Dat heeft onder meer geleid tot een redactionele aanpassing van het voorgegestelde
achtste lid van artikel 7.53 van de Wet op het hoger onderwijs en wetenschappelijk
onderzoek (WHW), alsmede tot enige uitbreiding van de memorie van toelichting.

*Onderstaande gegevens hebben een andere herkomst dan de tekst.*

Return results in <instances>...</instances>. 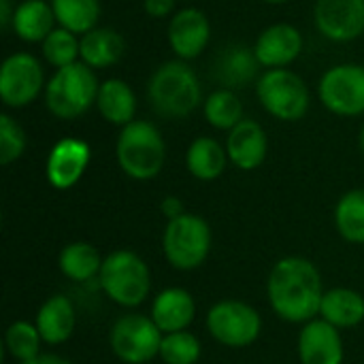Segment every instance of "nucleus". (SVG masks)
<instances>
[{
	"mask_svg": "<svg viewBox=\"0 0 364 364\" xmlns=\"http://www.w3.org/2000/svg\"><path fill=\"white\" fill-rule=\"evenodd\" d=\"M267 296L273 311L292 324H307L320 316L324 286L316 264L301 256L282 258L269 275Z\"/></svg>",
	"mask_w": 364,
	"mask_h": 364,
	"instance_id": "obj_1",
	"label": "nucleus"
},
{
	"mask_svg": "<svg viewBox=\"0 0 364 364\" xmlns=\"http://www.w3.org/2000/svg\"><path fill=\"white\" fill-rule=\"evenodd\" d=\"M151 109L168 119L188 117L203 102V85L192 66L183 60L162 62L147 81Z\"/></svg>",
	"mask_w": 364,
	"mask_h": 364,
	"instance_id": "obj_2",
	"label": "nucleus"
},
{
	"mask_svg": "<svg viewBox=\"0 0 364 364\" xmlns=\"http://www.w3.org/2000/svg\"><path fill=\"white\" fill-rule=\"evenodd\" d=\"M119 168L134 181H149L160 175L166 160V145L160 130L145 119H134L122 128L115 143Z\"/></svg>",
	"mask_w": 364,
	"mask_h": 364,
	"instance_id": "obj_3",
	"label": "nucleus"
},
{
	"mask_svg": "<svg viewBox=\"0 0 364 364\" xmlns=\"http://www.w3.org/2000/svg\"><path fill=\"white\" fill-rule=\"evenodd\" d=\"M100 83L94 68L83 62L58 68L45 85V107L58 119H77L96 105Z\"/></svg>",
	"mask_w": 364,
	"mask_h": 364,
	"instance_id": "obj_4",
	"label": "nucleus"
},
{
	"mask_svg": "<svg viewBox=\"0 0 364 364\" xmlns=\"http://www.w3.org/2000/svg\"><path fill=\"white\" fill-rule=\"evenodd\" d=\"M98 282L102 292L119 307L141 305L151 290V273L147 262L128 250L111 252L102 260Z\"/></svg>",
	"mask_w": 364,
	"mask_h": 364,
	"instance_id": "obj_5",
	"label": "nucleus"
},
{
	"mask_svg": "<svg viewBox=\"0 0 364 364\" xmlns=\"http://www.w3.org/2000/svg\"><path fill=\"white\" fill-rule=\"evenodd\" d=\"M256 96L264 111L279 122L303 119L311 105L307 83L290 68L264 70L256 81Z\"/></svg>",
	"mask_w": 364,
	"mask_h": 364,
	"instance_id": "obj_6",
	"label": "nucleus"
},
{
	"mask_svg": "<svg viewBox=\"0 0 364 364\" xmlns=\"http://www.w3.org/2000/svg\"><path fill=\"white\" fill-rule=\"evenodd\" d=\"M162 252L171 267L179 271H194L205 264L211 252V228L194 213H183L171 220L162 235Z\"/></svg>",
	"mask_w": 364,
	"mask_h": 364,
	"instance_id": "obj_7",
	"label": "nucleus"
},
{
	"mask_svg": "<svg viewBox=\"0 0 364 364\" xmlns=\"http://www.w3.org/2000/svg\"><path fill=\"white\" fill-rule=\"evenodd\" d=\"M164 333L156 322L141 314L122 316L109 335L111 352L126 364H147L160 356Z\"/></svg>",
	"mask_w": 364,
	"mask_h": 364,
	"instance_id": "obj_8",
	"label": "nucleus"
},
{
	"mask_svg": "<svg viewBox=\"0 0 364 364\" xmlns=\"http://www.w3.org/2000/svg\"><path fill=\"white\" fill-rule=\"evenodd\" d=\"M320 102L339 117H358L364 113V66L335 64L318 83Z\"/></svg>",
	"mask_w": 364,
	"mask_h": 364,
	"instance_id": "obj_9",
	"label": "nucleus"
},
{
	"mask_svg": "<svg viewBox=\"0 0 364 364\" xmlns=\"http://www.w3.org/2000/svg\"><path fill=\"white\" fill-rule=\"evenodd\" d=\"M207 328L211 337L226 348H247L260 337L262 320L247 303L222 301L209 309Z\"/></svg>",
	"mask_w": 364,
	"mask_h": 364,
	"instance_id": "obj_10",
	"label": "nucleus"
},
{
	"mask_svg": "<svg viewBox=\"0 0 364 364\" xmlns=\"http://www.w3.org/2000/svg\"><path fill=\"white\" fill-rule=\"evenodd\" d=\"M45 85L43 66L28 51L11 53L0 66V98L11 109H21L34 102L36 96L45 92Z\"/></svg>",
	"mask_w": 364,
	"mask_h": 364,
	"instance_id": "obj_11",
	"label": "nucleus"
},
{
	"mask_svg": "<svg viewBox=\"0 0 364 364\" xmlns=\"http://www.w3.org/2000/svg\"><path fill=\"white\" fill-rule=\"evenodd\" d=\"M318 32L333 43H350L364 34V0H316Z\"/></svg>",
	"mask_w": 364,
	"mask_h": 364,
	"instance_id": "obj_12",
	"label": "nucleus"
},
{
	"mask_svg": "<svg viewBox=\"0 0 364 364\" xmlns=\"http://www.w3.org/2000/svg\"><path fill=\"white\" fill-rule=\"evenodd\" d=\"M166 38L179 60L183 62L194 60L209 45V38H211L209 17L196 6L181 9L171 17Z\"/></svg>",
	"mask_w": 364,
	"mask_h": 364,
	"instance_id": "obj_13",
	"label": "nucleus"
},
{
	"mask_svg": "<svg viewBox=\"0 0 364 364\" xmlns=\"http://www.w3.org/2000/svg\"><path fill=\"white\" fill-rule=\"evenodd\" d=\"M90 158L92 151L85 141L73 136L60 139L47 156V164H45L47 181L55 190H70L83 177Z\"/></svg>",
	"mask_w": 364,
	"mask_h": 364,
	"instance_id": "obj_14",
	"label": "nucleus"
},
{
	"mask_svg": "<svg viewBox=\"0 0 364 364\" xmlns=\"http://www.w3.org/2000/svg\"><path fill=\"white\" fill-rule=\"evenodd\" d=\"M303 34L292 23H273L260 32L254 51L262 68H288L303 51Z\"/></svg>",
	"mask_w": 364,
	"mask_h": 364,
	"instance_id": "obj_15",
	"label": "nucleus"
},
{
	"mask_svg": "<svg viewBox=\"0 0 364 364\" xmlns=\"http://www.w3.org/2000/svg\"><path fill=\"white\" fill-rule=\"evenodd\" d=\"M213 79L224 90H241L260 79V62L256 58L254 47L243 43L226 45L213 60Z\"/></svg>",
	"mask_w": 364,
	"mask_h": 364,
	"instance_id": "obj_16",
	"label": "nucleus"
},
{
	"mask_svg": "<svg viewBox=\"0 0 364 364\" xmlns=\"http://www.w3.org/2000/svg\"><path fill=\"white\" fill-rule=\"evenodd\" d=\"M299 358L301 364L343 363V339L339 328L322 318L307 322L299 335Z\"/></svg>",
	"mask_w": 364,
	"mask_h": 364,
	"instance_id": "obj_17",
	"label": "nucleus"
},
{
	"mask_svg": "<svg viewBox=\"0 0 364 364\" xmlns=\"http://www.w3.org/2000/svg\"><path fill=\"white\" fill-rule=\"evenodd\" d=\"M228 160L241 171H254L267 160L269 139L256 119H241L226 139Z\"/></svg>",
	"mask_w": 364,
	"mask_h": 364,
	"instance_id": "obj_18",
	"label": "nucleus"
},
{
	"mask_svg": "<svg viewBox=\"0 0 364 364\" xmlns=\"http://www.w3.org/2000/svg\"><path fill=\"white\" fill-rule=\"evenodd\" d=\"M194 316H196V303L192 294L183 288H166L154 299L149 318L164 335H168V333L188 331V326L194 322Z\"/></svg>",
	"mask_w": 364,
	"mask_h": 364,
	"instance_id": "obj_19",
	"label": "nucleus"
},
{
	"mask_svg": "<svg viewBox=\"0 0 364 364\" xmlns=\"http://www.w3.org/2000/svg\"><path fill=\"white\" fill-rule=\"evenodd\" d=\"M36 328L43 341L49 346H60L68 341L75 331V307L68 296H49L36 314Z\"/></svg>",
	"mask_w": 364,
	"mask_h": 364,
	"instance_id": "obj_20",
	"label": "nucleus"
},
{
	"mask_svg": "<svg viewBox=\"0 0 364 364\" xmlns=\"http://www.w3.org/2000/svg\"><path fill=\"white\" fill-rule=\"evenodd\" d=\"M55 13L51 2L43 0H23L15 6L11 30L23 43H43L55 28Z\"/></svg>",
	"mask_w": 364,
	"mask_h": 364,
	"instance_id": "obj_21",
	"label": "nucleus"
},
{
	"mask_svg": "<svg viewBox=\"0 0 364 364\" xmlns=\"http://www.w3.org/2000/svg\"><path fill=\"white\" fill-rule=\"evenodd\" d=\"M126 43L124 36L113 30V28H94L90 32H85L81 36V62L87 64L90 68L98 70V68H109L113 64H117L124 55Z\"/></svg>",
	"mask_w": 364,
	"mask_h": 364,
	"instance_id": "obj_22",
	"label": "nucleus"
},
{
	"mask_svg": "<svg viewBox=\"0 0 364 364\" xmlns=\"http://www.w3.org/2000/svg\"><path fill=\"white\" fill-rule=\"evenodd\" d=\"M96 107L109 124L124 128L134 122L136 96L124 79H107L100 83Z\"/></svg>",
	"mask_w": 364,
	"mask_h": 364,
	"instance_id": "obj_23",
	"label": "nucleus"
},
{
	"mask_svg": "<svg viewBox=\"0 0 364 364\" xmlns=\"http://www.w3.org/2000/svg\"><path fill=\"white\" fill-rule=\"evenodd\" d=\"M228 164V151L220 141L211 136H198L190 143L186 154V166L198 181H215L222 177Z\"/></svg>",
	"mask_w": 364,
	"mask_h": 364,
	"instance_id": "obj_24",
	"label": "nucleus"
},
{
	"mask_svg": "<svg viewBox=\"0 0 364 364\" xmlns=\"http://www.w3.org/2000/svg\"><path fill=\"white\" fill-rule=\"evenodd\" d=\"M320 316L339 331L354 328L364 320L363 294L350 288H333L324 292Z\"/></svg>",
	"mask_w": 364,
	"mask_h": 364,
	"instance_id": "obj_25",
	"label": "nucleus"
},
{
	"mask_svg": "<svg viewBox=\"0 0 364 364\" xmlns=\"http://www.w3.org/2000/svg\"><path fill=\"white\" fill-rule=\"evenodd\" d=\"M58 264H60V271L64 277L81 284V282H90L100 275L102 258L94 245H90L85 241H75V243H68L60 252Z\"/></svg>",
	"mask_w": 364,
	"mask_h": 364,
	"instance_id": "obj_26",
	"label": "nucleus"
},
{
	"mask_svg": "<svg viewBox=\"0 0 364 364\" xmlns=\"http://www.w3.org/2000/svg\"><path fill=\"white\" fill-rule=\"evenodd\" d=\"M51 9L58 26L75 32L77 36L98 28L100 0H51Z\"/></svg>",
	"mask_w": 364,
	"mask_h": 364,
	"instance_id": "obj_27",
	"label": "nucleus"
},
{
	"mask_svg": "<svg viewBox=\"0 0 364 364\" xmlns=\"http://www.w3.org/2000/svg\"><path fill=\"white\" fill-rule=\"evenodd\" d=\"M337 232L350 243H364V188L350 190L335 207Z\"/></svg>",
	"mask_w": 364,
	"mask_h": 364,
	"instance_id": "obj_28",
	"label": "nucleus"
},
{
	"mask_svg": "<svg viewBox=\"0 0 364 364\" xmlns=\"http://www.w3.org/2000/svg\"><path fill=\"white\" fill-rule=\"evenodd\" d=\"M205 119L215 128V130H232L243 117V102L239 100L235 90H215L205 98L203 105Z\"/></svg>",
	"mask_w": 364,
	"mask_h": 364,
	"instance_id": "obj_29",
	"label": "nucleus"
},
{
	"mask_svg": "<svg viewBox=\"0 0 364 364\" xmlns=\"http://www.w3.org/2000/svg\"><path fill=\"white\" fill-rule=\"evenodd\" d=\"M81 38L66 30V28H53V32L41 43V51H43V58L47 60V64H51L55 70L58 68H64V66H70L75 62H81Z\"/></svg>",
	"mask_w": 364,
	"mask_h": 364,
	"instance_id": "obj_30",
	"label": "nucleus"
},
{
	"mask_svg": "<svg viewBox=\"0 0 364 364\" xmlns=\"http://www.w3.org/2000/svg\"><path fill=\"white\" fill-rule=\"evenodd\" d=\"M41 341L43 337L36 324H30L26 320L13 322L4 333V350L11 358L19 360V364L32 360L41 354Z\"/></svg>",
	"mask_w": 364,
	"mask_h": 364,
	"instance_id": "obj_31",
	"label": "nucleus"
},
{
	"mask_svg": "<svg viewBox=\"0 0 364 364\" xmlns=\"http://www.w3.org/2000/svg\"><path fill=\"white\" fill-rule=\"evenodd\" d=\"M160 358L164 364H196L200 358V341L188 333H168L162 337Z\"/></svg>",
	"mask_w": 364,
	"mask_h": 364,
	"instance_id": "obj_32",
	"label": "nucleus"
},
{
	"mask_svg": "<svg viewBox=\"0 0 364 364\" xmlns=\"http://www.w3.org/2000/svg\"><path fill=\"white\" fill-rule=\"evenodd\" d=\"M26 151V132L23 128L9 115H0V164L9 166L17 162Z\"/></svg>",
	"mask_w": 364,
	"mask_h": 364,
	"instance_id": "obj_33",
	"label": "nucleus"
},
{
	"mask_svg": "<svg viewBox=\"0 0 364 364\" xmlns=\"http://www.w3.org/2000/svg\"><path fill=\"white\" fill-rule=\"evenodd\" d=\"M143 9L154 19H164L175 11V0H143Z\"/></svg>",
	"mask_w": 364,
	"mask_h": 364,
	"instance_id": "obj_34",
	"label": "nucleus"
},
{
	"mask_svg": "<svg viewBox=\"0 0 364 364\" xmlns=\"http://www.w3.org/2000/svg\"><path fill=\"white\" fill-rule=\"evenodd\" d=\"M160 211H162V215L171 222V220L181 218V215L186 213V207H183L181 198H177V196H164L162 203H160Z\"/></svg>",
	"mask_w": 364,
	"mask_h": 364,
	"instance_id": "obj_35",
	"label": "nucleus"
},
{
	"mask_svg": "<svg viewBox=\"0 0 364 364\" xmlns=\"http://www.w3.org/2000/svg\"><path fill=\"white\" fill-rule=\"evenodd\" d=\"M13 15H15V6L11 0H0V28L9 30L13 23Z\"/></svg>",
	"mask_w": 364,
	"mask_h": 364,
	"instance_id": "obj_36",
	"label": "nucleus"
},
{
	"mask_svg": "<svg viewBox=\"0 0 364 364\" xmlns=\"http://www.w3.org/2000/svg\"><path fill=\"white\" fill-rule=\"evenodd\" d=\"M21 364H70V360H66V358H62L58 354H38L36 358L26 360Z\"/></svg>",
	"mask_w": 364,
	"mask_h": 364,
	"instance_id": "obj_37",
	"label": "nucleus"
},
{
	"mask_svg": "<svg viewBox=\"0 0 364 364\" xmlns=\"http://www.w3.org/2000/svg\"><path fill=\"white\" fill-rule=\"evenodd\" d=\"M358 141H360V149H363V154H364V126H363V130H360V139H358Z\"/></svg>",
	"mask_w": 364,
	"mask_h": 364,
	"instance_id": "obj_38",
	"label": "nucleus"
},
{
	"mask_svg": "<svg viewBox=\"0 0 364 364\" xmlns=\"http://www.w3.org/2000/svg\"><path fill=\"white\" fill-rule=\"evenodd\" d=\"M264 2H269V4H284V2H288V0H264Z\"/></svg>",
	"mask_w": 364,
	"mask_h": 364,
	"instance_id": "obj_39",
	"label": "nucleus"
},
{
	"mask_svg": "<svg viewBox=\"0 0 364 364\" xmlns=\"http://www.w3.org/2000/svg\"><path fill=\"white\" fill-rule=\"evenodd\" d=\"M43 2H51V0H43Z\"/></svg>",
	"mask_w": 364,
	"mask_h": 364,
	"instance_id": "obj_40",
	"label": "nucleus"
}]
</instances>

Overleg met de Informatie Beheer Groep en organisaties van belanghebbenden
over de uitvoeringsaspecten van het wetsvoorstel hebben tot twee ambtshalve
aanvullingen van het wetvoorstel geleid.
1. De toepassing van het aan artikel 7.53 van de WHW toe te voegen achtste
lid geschiedt bij nader inzien niet met ingang van de datum van inwerkingtreding
van de wet – dat wil zeggen met betrekking tot het komende studiejaar –
omdat daarmee gerechtvaardigde verwachtingen van ingeschreven studenten zouden
kunnen worden geschaad. Betrokkenen die niet zijn geplaatst op de instelling
van hun eerste voorkeur, bezitten de verwachting dat zij voor het komende
studiejaar opnieuw kunnen meeloten voor een andere instelling. Velen daarvan
hebben zich reeds voor de nieuwe loting aangemeld. Mitsdiens wordt thans voorgesteld
de toepasselijkheid van deze bepaling een jaar op te schorten tot het studiejaar
1998–1999.
2. Onder ogen is voorts gezien dat een volledige uitsluiting van loting
van hen die niet aan de gestelde vooropleidingseisen voldoen in bepaalde situaties
ongewenst is. Dat doet zich voor, indien voor wel volledig gekwalificeerde
aanmelders voldoende opleidingsplaatsen beschikbaar zijn. Daarom is een aanvullende
voorziening getroffen in het voorgestelde artikel 16.9a WHW, die loting voorschijft
onder de niet volledig gekwalificeerden. De resterende opleidingsplaatsen
kunnen daarmee, indien de instelling betrokkenen met gebruikmaking van haar
bevoegdheid ingevolge artikel 7.25, eerste lid, van de WHW toch wil inschrijven,
worden benut.
Tot slot wordt vermeld dat enige – beperkte – redactionele
bijstellingen zijn aangebracht in de considerans en in de memorie van toelichting.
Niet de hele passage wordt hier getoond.